01 Jun 2006
HBS Students Help Rebuild New OrleansTopics:
“The first thought I had when I heard about the destruction left by Katrina was, ‘Let’s do something about it,’ ” says Anthony D’Avella (HBS ’07). “Here was an opportunity to put our classroom knowledge to work.”
Last January, D’Avella and 56 other MBA students did just that when they traveled to New Orleans with the HBS Hurricane Relief Trek. Some students worked with Mayor Ray Nagin’s Bring New Orleans Back Commission, brainstorming economic development strategies. Others helped rebuild homes, secure bridge loans to businesses and individuals, assess public education reform needs, and assemble different aspects of the city’s recovery plan into a report to be submitted to President George W. Bush (MBA ’75).
The trip inspired an ongoing effort that has sent some students back to New Orleans. Brendan Kennealey (MBA ’06) returned during spring break to help create an economic redevelopment plan for the Broadmoor neighborhood, which was badly flooded when the levees gave way. He says he and his classmates are also trying to find investors for a venture-capital fund that would help existing businesses rebuild and support start-ups. The fund would help restart the hard-hit New Orleans business community.

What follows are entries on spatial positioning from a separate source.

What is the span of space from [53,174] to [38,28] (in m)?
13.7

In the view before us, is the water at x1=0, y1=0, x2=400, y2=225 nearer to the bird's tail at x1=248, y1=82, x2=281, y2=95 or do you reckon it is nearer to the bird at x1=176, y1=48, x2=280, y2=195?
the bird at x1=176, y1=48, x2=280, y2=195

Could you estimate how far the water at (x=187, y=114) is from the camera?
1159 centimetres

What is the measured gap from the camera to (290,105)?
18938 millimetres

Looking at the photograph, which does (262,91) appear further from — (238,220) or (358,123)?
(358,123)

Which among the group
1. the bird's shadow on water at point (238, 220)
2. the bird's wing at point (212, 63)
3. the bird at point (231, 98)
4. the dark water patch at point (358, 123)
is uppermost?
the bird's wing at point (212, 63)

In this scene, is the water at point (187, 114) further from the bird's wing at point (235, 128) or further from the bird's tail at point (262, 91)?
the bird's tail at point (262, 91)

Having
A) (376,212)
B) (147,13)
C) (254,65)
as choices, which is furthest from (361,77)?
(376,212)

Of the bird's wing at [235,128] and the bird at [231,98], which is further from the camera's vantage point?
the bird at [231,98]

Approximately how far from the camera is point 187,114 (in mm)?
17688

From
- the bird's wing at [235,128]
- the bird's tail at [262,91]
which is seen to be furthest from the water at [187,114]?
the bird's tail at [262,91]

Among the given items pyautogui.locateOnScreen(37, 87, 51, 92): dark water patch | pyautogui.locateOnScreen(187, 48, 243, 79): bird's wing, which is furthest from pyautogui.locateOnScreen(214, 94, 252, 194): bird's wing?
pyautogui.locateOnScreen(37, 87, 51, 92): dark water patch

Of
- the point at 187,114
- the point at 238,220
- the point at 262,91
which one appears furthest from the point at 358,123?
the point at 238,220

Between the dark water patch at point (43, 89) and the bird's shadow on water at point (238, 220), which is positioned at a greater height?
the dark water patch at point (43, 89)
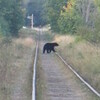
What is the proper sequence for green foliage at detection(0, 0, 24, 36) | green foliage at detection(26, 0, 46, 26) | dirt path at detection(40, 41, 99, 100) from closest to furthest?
1. dirt path at detection(40, 41, 99, 100)
2. green foliage at detection(0, 0, 24, 36)
3. green foliage at detection(26, 0, 46, 26)

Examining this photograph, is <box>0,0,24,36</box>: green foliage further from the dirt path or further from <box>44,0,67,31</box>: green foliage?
the dirt path

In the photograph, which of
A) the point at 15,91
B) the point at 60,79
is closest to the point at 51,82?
the point at 60,79

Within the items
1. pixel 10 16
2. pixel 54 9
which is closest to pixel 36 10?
pixel 54 9

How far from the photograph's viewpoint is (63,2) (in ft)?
250

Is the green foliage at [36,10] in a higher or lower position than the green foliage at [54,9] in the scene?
lower

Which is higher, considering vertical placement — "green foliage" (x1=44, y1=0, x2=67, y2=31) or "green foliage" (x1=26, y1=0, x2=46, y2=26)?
"green foliage" (x1=44, y1=0, x2=67, y2=31)

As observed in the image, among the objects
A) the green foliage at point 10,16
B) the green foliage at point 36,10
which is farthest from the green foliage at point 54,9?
the green foliage at point 36,10

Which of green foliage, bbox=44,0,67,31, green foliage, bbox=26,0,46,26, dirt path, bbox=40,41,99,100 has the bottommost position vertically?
green foliage, bbox=26,0,46,26

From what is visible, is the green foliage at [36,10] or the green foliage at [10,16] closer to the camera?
the green foliage at [10,16]

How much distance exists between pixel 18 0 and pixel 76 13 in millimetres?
11880

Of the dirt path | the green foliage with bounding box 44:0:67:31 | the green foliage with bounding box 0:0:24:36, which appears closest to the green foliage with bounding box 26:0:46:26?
the green foliage with bounding box 44:0:67:31

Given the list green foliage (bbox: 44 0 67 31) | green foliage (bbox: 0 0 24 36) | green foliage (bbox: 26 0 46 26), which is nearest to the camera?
green foliage (bbox: 0 0 24 36)

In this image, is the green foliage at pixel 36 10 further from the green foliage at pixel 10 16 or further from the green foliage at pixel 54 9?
the green foliage at pixel 10 16

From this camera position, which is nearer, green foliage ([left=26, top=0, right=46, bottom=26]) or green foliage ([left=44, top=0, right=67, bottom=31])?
green foliage ([left=44, top=0, right=67, bottom=31])
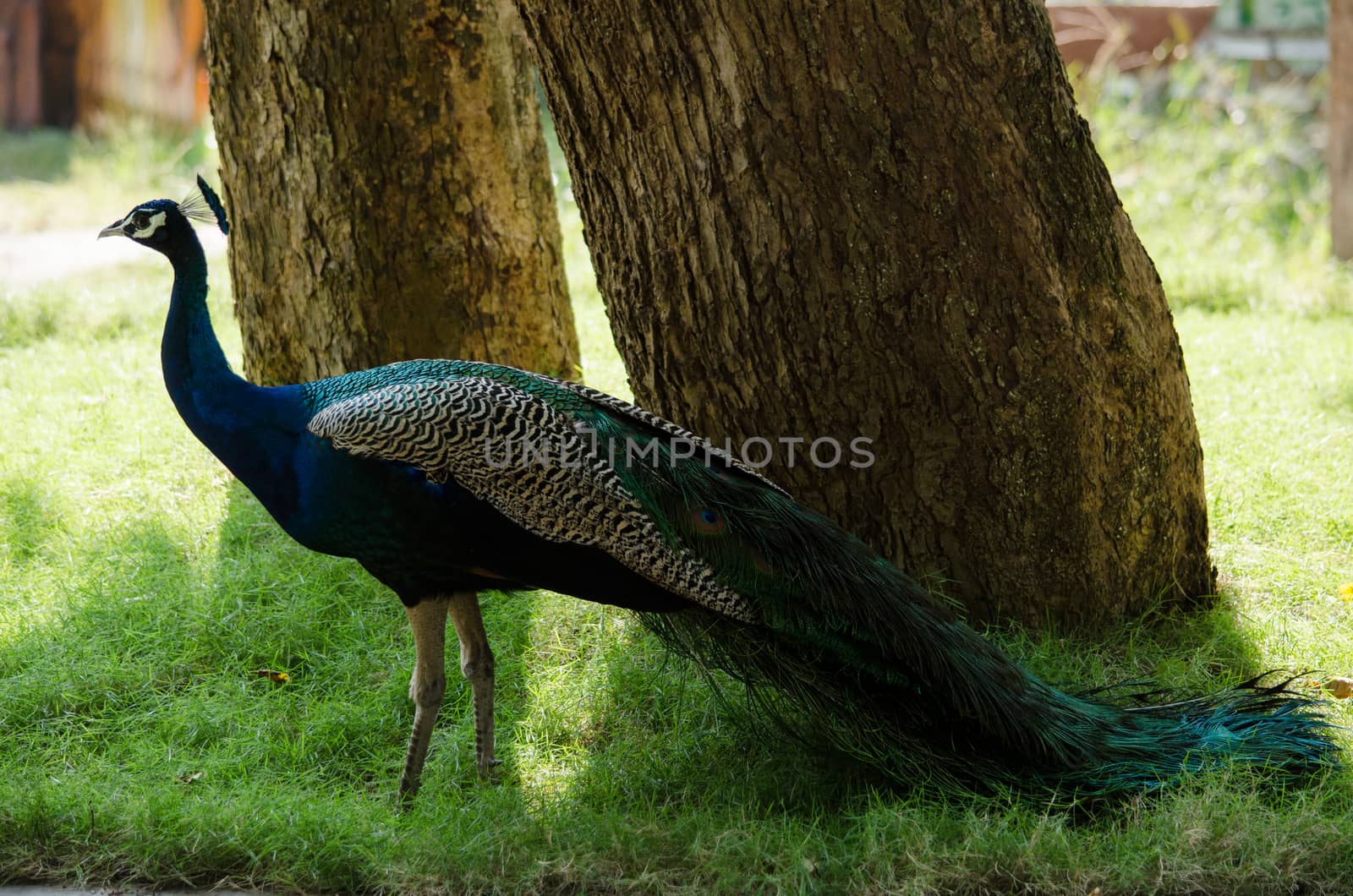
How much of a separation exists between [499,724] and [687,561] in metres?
0.94

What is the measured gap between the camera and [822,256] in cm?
347

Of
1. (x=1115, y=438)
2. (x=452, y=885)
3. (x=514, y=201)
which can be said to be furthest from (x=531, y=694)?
(x=514, y=201)

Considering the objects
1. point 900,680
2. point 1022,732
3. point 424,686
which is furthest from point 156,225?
point 1022,732

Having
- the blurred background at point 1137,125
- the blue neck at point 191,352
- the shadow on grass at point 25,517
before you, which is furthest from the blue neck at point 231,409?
the blurred background at point 1137,125

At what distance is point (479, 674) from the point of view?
10.9 ft

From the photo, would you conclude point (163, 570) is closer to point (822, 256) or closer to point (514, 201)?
point (514, 201)

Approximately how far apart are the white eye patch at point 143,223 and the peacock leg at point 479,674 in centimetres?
121

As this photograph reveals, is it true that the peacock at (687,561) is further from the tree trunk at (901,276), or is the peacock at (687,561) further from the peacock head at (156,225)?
the tree trunk at (901,276)

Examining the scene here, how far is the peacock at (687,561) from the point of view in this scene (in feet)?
9.75

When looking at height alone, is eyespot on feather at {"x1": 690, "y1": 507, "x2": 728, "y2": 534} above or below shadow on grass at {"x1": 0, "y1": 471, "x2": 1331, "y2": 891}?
above

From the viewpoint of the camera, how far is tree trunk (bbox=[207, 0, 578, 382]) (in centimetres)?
470

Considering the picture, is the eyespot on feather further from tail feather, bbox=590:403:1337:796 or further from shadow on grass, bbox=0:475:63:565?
shadow on grass, bbox=0:475:63:565

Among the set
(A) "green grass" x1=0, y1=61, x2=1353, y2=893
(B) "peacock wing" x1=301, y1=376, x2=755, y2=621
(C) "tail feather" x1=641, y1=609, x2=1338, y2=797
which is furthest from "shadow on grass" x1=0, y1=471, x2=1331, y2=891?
(B) "peacock wing" x1=301, y1=376, x2=755, y2=621

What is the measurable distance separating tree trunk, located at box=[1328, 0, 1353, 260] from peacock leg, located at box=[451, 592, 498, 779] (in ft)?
22.9
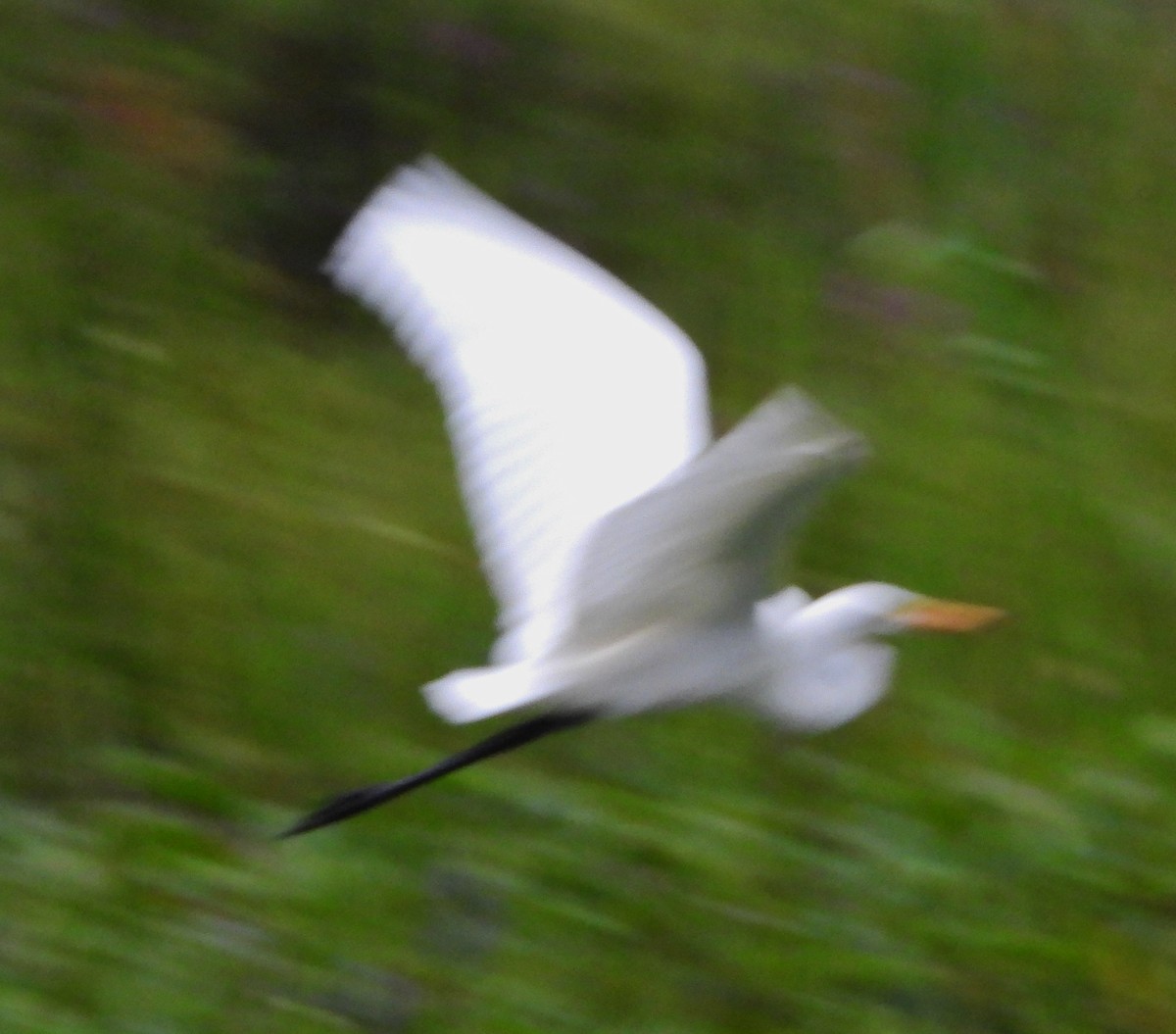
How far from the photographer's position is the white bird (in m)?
2.47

Several faculty also made the trip to New Orleans, including Professor Herman (“Dutch”) Leonard, whose work on crisis management led him to study businesses that rebounded quickly after the hurricane. One product of his research will be a library of cases for use by communities coping with future disasters.
“The idea is that we’d be able to fly in and talk to local business leaders and say, ‘These are some things that folks in New Orleans found useful and that you might find useful as well,’ ” he explains.
HBS professor David Thomas, senior associate dean, Director of Faculty Recruiting, also joined the trek. He hopes that similar opportunities for students to get experience with real-world problems become a regular part of the HBS experience. “I would love to see four or five treks each year where students go and investigate some kind of central challenge to the broader society,” Thomas says. “How about a trek to the Sudan, or a trek to look at public education in places where school systems face major challenges?”
D’Avella adds that the work in New Orleans has allowed him and his classmates to learn about leadership by doing in addition to discussing cases in the classroom. “It gives us an opportunity to really put the HBS mission statement to work and take a leadership role by looking at how to leverage our expertise in a socially relevant way,” he says. “To have students mobilize and try to effect change and get crucial support from the administration and faculty says so much about the School.”